**What is needed**: Please reproduce all of the material below line for line, changing nothing.

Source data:
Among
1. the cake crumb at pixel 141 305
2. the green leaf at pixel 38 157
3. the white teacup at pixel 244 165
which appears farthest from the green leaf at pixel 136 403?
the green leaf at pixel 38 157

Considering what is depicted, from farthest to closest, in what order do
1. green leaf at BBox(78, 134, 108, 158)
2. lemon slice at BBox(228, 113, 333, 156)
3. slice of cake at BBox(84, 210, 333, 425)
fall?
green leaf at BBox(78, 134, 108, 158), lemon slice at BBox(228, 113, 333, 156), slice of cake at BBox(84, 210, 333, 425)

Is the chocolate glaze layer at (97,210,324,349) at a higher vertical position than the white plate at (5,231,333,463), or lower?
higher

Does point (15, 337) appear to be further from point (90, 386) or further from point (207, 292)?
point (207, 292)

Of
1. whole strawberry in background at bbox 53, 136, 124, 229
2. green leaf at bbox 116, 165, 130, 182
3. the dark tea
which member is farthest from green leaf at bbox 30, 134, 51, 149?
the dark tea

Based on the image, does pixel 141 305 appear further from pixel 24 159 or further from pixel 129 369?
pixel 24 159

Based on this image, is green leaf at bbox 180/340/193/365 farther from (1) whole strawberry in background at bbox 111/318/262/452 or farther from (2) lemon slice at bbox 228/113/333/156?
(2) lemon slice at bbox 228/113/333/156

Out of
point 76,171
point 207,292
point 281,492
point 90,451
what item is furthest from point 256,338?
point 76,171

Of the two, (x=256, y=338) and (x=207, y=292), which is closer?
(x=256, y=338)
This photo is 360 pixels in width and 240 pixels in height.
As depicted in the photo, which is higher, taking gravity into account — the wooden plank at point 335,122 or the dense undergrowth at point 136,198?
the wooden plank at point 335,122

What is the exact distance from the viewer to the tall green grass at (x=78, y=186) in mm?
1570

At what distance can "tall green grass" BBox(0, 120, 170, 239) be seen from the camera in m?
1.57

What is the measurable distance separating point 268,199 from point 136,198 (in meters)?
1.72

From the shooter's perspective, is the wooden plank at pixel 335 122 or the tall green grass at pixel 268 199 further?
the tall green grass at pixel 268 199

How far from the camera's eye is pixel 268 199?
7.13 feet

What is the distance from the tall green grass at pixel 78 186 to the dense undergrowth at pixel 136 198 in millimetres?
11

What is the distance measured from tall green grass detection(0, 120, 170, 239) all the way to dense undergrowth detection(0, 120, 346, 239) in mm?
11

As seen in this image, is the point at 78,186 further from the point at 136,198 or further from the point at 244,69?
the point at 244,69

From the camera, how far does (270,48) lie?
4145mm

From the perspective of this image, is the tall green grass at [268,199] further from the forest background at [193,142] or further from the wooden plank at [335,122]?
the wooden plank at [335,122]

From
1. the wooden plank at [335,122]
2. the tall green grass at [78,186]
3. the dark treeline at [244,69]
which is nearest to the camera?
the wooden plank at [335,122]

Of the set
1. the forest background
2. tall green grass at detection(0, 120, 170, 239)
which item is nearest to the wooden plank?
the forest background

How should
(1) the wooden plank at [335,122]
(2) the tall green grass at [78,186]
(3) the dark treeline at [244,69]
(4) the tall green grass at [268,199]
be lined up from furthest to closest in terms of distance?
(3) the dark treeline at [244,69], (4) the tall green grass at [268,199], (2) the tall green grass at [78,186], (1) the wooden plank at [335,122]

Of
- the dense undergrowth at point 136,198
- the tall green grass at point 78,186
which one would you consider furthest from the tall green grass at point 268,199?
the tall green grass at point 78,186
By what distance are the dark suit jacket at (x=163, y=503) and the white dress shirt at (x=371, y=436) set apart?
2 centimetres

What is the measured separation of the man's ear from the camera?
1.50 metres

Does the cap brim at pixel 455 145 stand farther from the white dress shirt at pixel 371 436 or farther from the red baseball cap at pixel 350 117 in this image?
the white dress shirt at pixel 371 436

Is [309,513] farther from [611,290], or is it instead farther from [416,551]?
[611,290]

**In response**:
Among
1. the cake crumb at pixel 141 305
2. the green leaf at pixel 38 157
3. the white teacup at pixel 244 165
which appears farthest from the green leaf at pixel 136 403?
the green leaf at pixel 38 157

Considering what is depicted, from farthest to closest, in what order do
1. green leaf at BBox(78, 134, 108, 158)
2. lemon slice at BBox(228, 113, 333, 156)
3. slice of cake at BBox(84, 210, 333, 425)
fall?
green leaf at BBox(78, 134, 108, 158), lemon slice at BBox(228, 113, 333, 156), slice of cake at BBox(84, 210, 333, 425)

Is the chocolate glaze layer at (97,210,324,349) at a higher vertical position than the white plate at (5,231,333,463), or lower?
higher

Does point (15, 337) appear to be further from point (90, 386) or further from point (207, 292)?
point (207, 292)

Of
1. whole strawberry in background at bbox 53, 136, 124, 229
2. green leaf at bbox 116, 165, 130, 182
3. the dark tea
which member is farthest from green leaf at bbox 30, 134, 51, 149?
the dark tea

Based on the image, does pixel 141 305 appear further from pixel 24 159 or further from pixel 129 369?
pixel 24 159

Based on this image, is green leaf at bbox 180/340/193/365 farther from (1) whole strawberry in background at bbox 111/318/262/452 or farther from (2) lemon slice at bbox 228/113/333/156?
(2) lemon slice at bbox 228/113/333/156

Out of
point 76,171
point 207,292
point 281,492
point 90,451
what item is furthest from point 256,338?
point 76,171

Of the two, (x=256, y=338) and (x=207, y=292), which is closer?
(x=256, y=338)
This photo is 360 pixels in width and 240 pixels in height.
As depicted in the photo, which is higher, taking gravity into account — the wooden plank at point 335,122 or the dense undergrowth at point 136,198?
the wooden plank at point 335,122

What is the exact distance from the viewer to the tall green grass at (x=78, y=186) in mm?
1570

At what distance can "tall green grass" BBox(0, 120, 170, 239) be seen from the camera in m?
1.57

What is the measurable distance separating point 268,199 from point 136,198 (in meters)?
1.72

From the shooter's perspective, is the wooden plank at pixel 335 122 or the tall green grass at pixel 268 199 further?
the tall green grass at pixel 268 199

How far from the camera's eye is pixel 268 199?
7.13 feet

What is the distance from the tall green grass at pixel 78 186 to the dense undergrowth at pixel 136 198 in millimetres?
11

What is the distance measured from tall green grass detection(0, 120, 170, 239) all the way to dense undergrowth detection(0, 120, 346, 239) in mm?
11

As seen in this image, is the point at 78,186 further from the point at 136,198 or further from the point at 244,69?
the point at 244,69

From the camera, how far does (270,48) lie?
4145mm

From the perspective of this image, is the tall green grass at [268,199] further from the forest background at [193,142] or further from the wooden plank at [335,122]?
the wooden plank at [335,122]

From
1. the wooden plank at [335,122]
2. the tall green grass at [78,186]
3. the dark treeline at [244,69]
which is nearest to the camera?
the wooden plank at [335,122]

Of the set
1. the forest background
2. tall green grass at detection(0, 120, 170, 239)
which item is nearest to the wooden plank?
the forest background

How should
(1) the wooden plank at [335,122]
(2) the tall green grass at [78,186]
(3) the dark treeline at [244,69]
(4) the tall green grass at [268,199]
be lined up from furthest to closest in terms of distance?
(3) the dark treeline at [244,69], (4) the tall green grass at [268,199], (2) the tall green grass at [78,186], (1) the wooden plank at [335,122]

Of
- the dense undergrowth at point 136,198
- the tall green grass at point 78,186
which one would you consider furthest from the tall green grass at point 268,199?
the tall green grass at point 78,186
By what distance are the dark suit jacket at (x=163, y=503) and the white dress shirt at (x=371, y=436) set apart?
2 centimetres

What is the measured separation of the man's ear from the camera?
1.50 metres

Does the cap brim at pixel 455 145 stand farther from the white dress shirt at pixel 371 436 or farther from the red baseball cap at pixel 350 117 in this image?
the white dress shirt at pixel 371 436

Is [309,513] farther from [611,290], or is it instead farther from [416,551]?
[611,290]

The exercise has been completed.